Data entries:
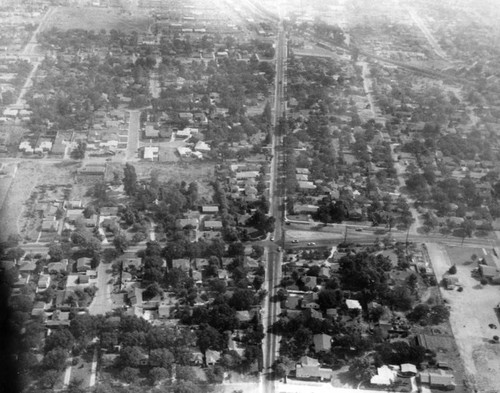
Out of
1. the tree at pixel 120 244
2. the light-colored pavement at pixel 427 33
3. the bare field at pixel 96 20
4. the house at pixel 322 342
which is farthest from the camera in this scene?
the light-colored pavement at pixel 427 33

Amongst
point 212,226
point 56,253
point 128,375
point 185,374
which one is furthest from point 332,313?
point 56,253

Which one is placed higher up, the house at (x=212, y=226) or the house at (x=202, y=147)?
the house at (x=202, y=147)

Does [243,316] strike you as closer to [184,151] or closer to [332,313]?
[332,313]

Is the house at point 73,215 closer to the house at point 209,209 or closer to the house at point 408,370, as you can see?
the house at point 209,209

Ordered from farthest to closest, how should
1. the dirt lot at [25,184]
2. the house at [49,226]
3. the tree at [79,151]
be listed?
the tree at [79,151] < the dirt lot at [25,184] < the house at [49,226]

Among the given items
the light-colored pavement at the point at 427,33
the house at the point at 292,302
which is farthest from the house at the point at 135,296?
the light-colored pavement at the point at 427,33

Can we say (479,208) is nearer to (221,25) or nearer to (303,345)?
→ (303,345)

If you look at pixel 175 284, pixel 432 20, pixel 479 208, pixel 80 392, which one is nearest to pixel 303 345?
pixel 175 284

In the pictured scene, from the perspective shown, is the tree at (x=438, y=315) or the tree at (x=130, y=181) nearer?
the tree at (x=438, y=315)
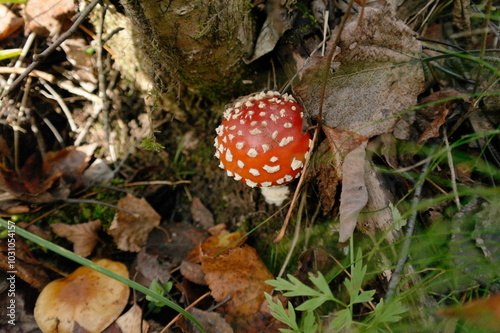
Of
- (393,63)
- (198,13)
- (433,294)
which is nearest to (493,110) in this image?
(393,63)

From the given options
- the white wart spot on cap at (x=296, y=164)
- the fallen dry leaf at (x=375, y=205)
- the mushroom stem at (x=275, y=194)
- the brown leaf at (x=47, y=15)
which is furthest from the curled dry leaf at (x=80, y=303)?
the brown leaf at (x=47, y=15)

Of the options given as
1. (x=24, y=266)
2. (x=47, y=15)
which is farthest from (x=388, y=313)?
(x=47, y=15)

# REQUIREMENT
Repeat the records exactly, starting at the line that contains "From the given options" and continuing through the end of the records.

# OUTPUT
From the given options
- the white wart spot on cap at (x=296, y=164)
- the fallen dry leaf at (x=375, y=205)
- the mushroom stem at (x=275, y=194)
- the brown leaf at (x=47, y=15)
which is furthest from the curled dry leaf at (x=80, y=303)?
the brown leaf at (x=47, y=15)

Of the options given as
1. (x=24, y=266)
2. (x=47, y=15)
which is farthest from (x=388, y=313)?
(x=47, y=15)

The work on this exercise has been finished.